[Records from a spatial question set]

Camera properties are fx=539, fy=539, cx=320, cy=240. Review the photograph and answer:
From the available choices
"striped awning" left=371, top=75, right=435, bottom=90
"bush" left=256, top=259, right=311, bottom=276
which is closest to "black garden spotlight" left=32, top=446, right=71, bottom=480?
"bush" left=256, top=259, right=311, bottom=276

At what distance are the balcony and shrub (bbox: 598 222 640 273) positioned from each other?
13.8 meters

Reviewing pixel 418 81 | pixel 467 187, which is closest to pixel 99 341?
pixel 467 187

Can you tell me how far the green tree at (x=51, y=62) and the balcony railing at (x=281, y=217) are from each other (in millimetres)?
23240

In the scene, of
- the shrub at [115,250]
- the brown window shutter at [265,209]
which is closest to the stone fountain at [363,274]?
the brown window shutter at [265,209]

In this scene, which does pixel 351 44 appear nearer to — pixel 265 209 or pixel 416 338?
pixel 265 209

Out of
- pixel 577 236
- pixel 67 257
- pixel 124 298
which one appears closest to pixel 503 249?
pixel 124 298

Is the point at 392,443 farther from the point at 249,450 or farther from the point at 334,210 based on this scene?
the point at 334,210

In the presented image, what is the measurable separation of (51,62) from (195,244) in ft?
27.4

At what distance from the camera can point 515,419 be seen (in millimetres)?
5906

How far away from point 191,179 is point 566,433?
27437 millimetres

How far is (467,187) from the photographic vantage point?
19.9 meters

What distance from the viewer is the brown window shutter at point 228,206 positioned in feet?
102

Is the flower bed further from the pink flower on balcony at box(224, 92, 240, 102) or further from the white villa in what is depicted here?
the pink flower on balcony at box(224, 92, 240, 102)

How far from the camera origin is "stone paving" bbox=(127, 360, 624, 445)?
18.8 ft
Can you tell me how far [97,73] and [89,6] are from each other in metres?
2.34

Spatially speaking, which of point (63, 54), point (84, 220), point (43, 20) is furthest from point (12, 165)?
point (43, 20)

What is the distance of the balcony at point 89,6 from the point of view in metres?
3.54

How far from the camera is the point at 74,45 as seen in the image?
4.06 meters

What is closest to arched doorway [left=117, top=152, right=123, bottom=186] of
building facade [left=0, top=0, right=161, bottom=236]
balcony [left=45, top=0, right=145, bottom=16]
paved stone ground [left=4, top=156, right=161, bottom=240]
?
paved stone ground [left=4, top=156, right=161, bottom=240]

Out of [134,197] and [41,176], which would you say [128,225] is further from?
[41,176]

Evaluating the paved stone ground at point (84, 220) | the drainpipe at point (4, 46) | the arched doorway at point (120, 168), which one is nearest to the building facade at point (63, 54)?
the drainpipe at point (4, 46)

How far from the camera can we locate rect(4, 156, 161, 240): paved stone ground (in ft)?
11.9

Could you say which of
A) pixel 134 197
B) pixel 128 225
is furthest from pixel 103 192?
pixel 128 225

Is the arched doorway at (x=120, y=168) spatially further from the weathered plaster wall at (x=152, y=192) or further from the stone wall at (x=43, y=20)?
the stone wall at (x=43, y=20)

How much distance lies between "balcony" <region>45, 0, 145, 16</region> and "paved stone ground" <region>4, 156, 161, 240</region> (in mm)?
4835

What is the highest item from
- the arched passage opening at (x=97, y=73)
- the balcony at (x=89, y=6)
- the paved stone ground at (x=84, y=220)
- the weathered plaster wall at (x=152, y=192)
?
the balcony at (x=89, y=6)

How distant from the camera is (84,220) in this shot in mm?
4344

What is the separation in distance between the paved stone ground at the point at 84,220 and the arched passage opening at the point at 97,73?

Stated task :: Turn the stretch of material from its start through the line containing "13.8 meters" into a Markdown table with the columns Row and Line, leaving out blank lines.

Output of the task ::
| Row | Line |
|---|---|
| 1 | Camera properties are fx=539, fy=539, cx=320, cy=240. Review the photograph and answer: |
| 2 | From the available choices |
| 3 | "striped awning" left=371, top=75, right=435, bottom=90 |
| 4 | "bush" left=256, top=259, right=311, bottom=276 |
| 5 | which is closest to "black garden spotlight" left=32, top=446, right=71, bottom=480? |
| 6 | "bush" left=256, top=259, right=311, bottom=276 |
| 7 | At what distance are the balcony and shrub (bbox: 598 222 640 273) positioned from each other? |
| 8 | 13.8 meters |